Environmental Protection Agency (EPA).
This regulation establishes an exemption from the requirement of a tolerance for residues of the biochemical pesticide prohydrojasmon (PDJ) when used as a plant growth regulator in or on apple and grape pre-harvest, in accordance with label directions and good agricultural practices.
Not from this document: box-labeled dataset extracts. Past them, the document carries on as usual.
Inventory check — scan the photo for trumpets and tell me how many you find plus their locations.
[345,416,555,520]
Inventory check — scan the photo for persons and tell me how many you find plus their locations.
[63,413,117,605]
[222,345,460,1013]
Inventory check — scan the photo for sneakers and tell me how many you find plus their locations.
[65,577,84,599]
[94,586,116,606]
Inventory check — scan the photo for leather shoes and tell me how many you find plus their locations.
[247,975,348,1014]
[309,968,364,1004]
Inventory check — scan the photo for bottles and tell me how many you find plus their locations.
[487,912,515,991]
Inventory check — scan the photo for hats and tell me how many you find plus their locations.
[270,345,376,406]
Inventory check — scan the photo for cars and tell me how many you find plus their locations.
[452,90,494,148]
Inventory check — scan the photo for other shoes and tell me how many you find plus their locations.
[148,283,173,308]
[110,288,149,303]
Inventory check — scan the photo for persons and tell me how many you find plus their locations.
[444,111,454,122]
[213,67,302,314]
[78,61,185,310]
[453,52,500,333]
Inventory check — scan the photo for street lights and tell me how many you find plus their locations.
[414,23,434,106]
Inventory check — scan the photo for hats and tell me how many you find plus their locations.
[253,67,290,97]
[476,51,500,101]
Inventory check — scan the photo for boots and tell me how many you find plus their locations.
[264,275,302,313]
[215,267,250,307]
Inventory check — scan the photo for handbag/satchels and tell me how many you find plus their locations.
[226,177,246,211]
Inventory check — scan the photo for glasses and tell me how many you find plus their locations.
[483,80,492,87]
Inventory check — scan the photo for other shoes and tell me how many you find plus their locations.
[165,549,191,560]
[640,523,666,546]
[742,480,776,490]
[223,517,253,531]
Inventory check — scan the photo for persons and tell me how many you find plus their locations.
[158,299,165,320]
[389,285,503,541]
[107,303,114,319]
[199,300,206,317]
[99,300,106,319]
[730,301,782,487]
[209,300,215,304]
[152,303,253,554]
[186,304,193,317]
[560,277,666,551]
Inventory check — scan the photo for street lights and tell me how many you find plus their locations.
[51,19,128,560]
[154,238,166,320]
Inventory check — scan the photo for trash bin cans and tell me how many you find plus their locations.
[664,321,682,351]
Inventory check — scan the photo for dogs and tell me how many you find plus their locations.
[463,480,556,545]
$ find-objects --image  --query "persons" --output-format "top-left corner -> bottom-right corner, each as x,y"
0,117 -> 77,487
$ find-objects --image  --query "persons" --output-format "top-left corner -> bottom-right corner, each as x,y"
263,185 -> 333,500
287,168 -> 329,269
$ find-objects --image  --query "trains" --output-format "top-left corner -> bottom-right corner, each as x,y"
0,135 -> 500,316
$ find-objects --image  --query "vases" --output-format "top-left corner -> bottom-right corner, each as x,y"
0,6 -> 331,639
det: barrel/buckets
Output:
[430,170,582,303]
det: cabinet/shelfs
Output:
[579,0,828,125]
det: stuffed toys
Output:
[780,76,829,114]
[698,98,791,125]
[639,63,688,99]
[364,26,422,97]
This regulation eliminates the need to establish a maximum permissible level for residues of PDJ.
This regulation is effective December 11, 2013. Objections and requests for hearings must be received Start Printed Page 75255on or before February 10, 2014, and must be filed in accordance with the instructions provided in 40 CFR part 178 (see also Unit I.C. of the SUPPLEMENTARY INFORMATION).
The docket for this action, identified by docket identification (ID) number EPA-HQ-OPP-2012-0832, is available at http://www.regulations.gov or at the Office of Pesticide Programs Regulatory Public Docket (OPP Docket) in the Environmental Protection Agency Docket Center (EPA/DC), EPA West Bldg., Rm. 3334, 1301 Constitution Ave. NW., Washington, DC 20460-0001. The Public Reading Room is open from 8:30 a.m. to 4:30 p.m., Monday through Friday, excluding legal holidays. The telephone number for the Public Reading Room is (202) 566-1744, and the telephone number for the OPP Docket is (703) 305-5805. Please review the visitor instructions and additional information about the docket available at http://www.epa.gov/dockets.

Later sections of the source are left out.